Topological Naming and Selection

I've got a TNaming_Selector demo working (in pythonOCC). I need advice on the best practices for working with Topological Naming. Should one always create Named Shapes for ALL subshapes of a solid (faces, edges and verts) or is it sufficient to just name (and select) the faces?

For example, my demo program uses boolean cut followed by a chamfer operation. I only need to select an edge for chamfering, so I'm only creating named shapes for the edges of all solids. This mostly works, but TNaming_Selector cannot solve for certain edges. I think my naming-structure is inadequate but I'm not sure in what way.

Any advice from Topological Naming Experts would be most welcome.

bryancole's picture

OK, I figured this out. I only need to Name faces. TNaming_Selector figures out the identity of other subshapes (edges etc.) based on the faces to which it is connected. My demo program is available in pythonOCC, in case anyone wants to take a look.

Robert Hill's picture

I'm definitely interested in taking a look. I've been struggling to make the TNaming_Selector class solve method work properly. I'm not actually using python OCC but would you be willing to share some code?

According to your post, do you mean that you need to name each face of any objects your create before you use the TNaming_Selector to select a sub-shape?

Thanks, R. Hill

bryancole's picture

Check out the the code in

pythonOCC/samples/Level2/InteractiveFeatureTree

To summarise, first you need to set up the "naming structure" . For each operation which *generates* topology from scratch (e.g. a BRepPrimAPI function), You Name the resulting shape and each of the generated sub-shape Faces. Then, for every operation which modifies a Shape, you use the .Modified(), .Generated() and .Deleted() methods on the algorithm (they all have them) to iterate over *every* generated, modified or deleted face and then you Name them all. In effect, you're creating a complete map linking all faces to the input topology which created them. This is what TNaming_Selector uses to figure out the identity of a topological feature. Setting this up isn't quite as bad as it sounds (using python, at least).

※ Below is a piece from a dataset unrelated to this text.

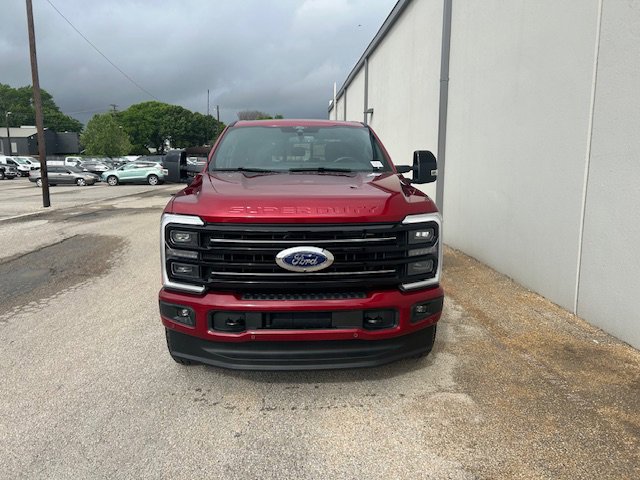 Used 2025 Ford F250 Platinum image 3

The Naming operations are found in the .UpdateNaming() methods on each of the operation classes.

With the naming structure set up, you can use TNaming_Selector. From experimentation, you need to call .Solve() on the same Selector instance which performed the selection.

I expect the python code will be easier to follow than my rambling... good luck.

bryancole's picture

I should have been a bit more explicit: you can find the TNaming_Selector used in

pythonOCC/samples/Level2/InteractiveFeatureTree/occ_model.py

and the ChamferFilter class in particular.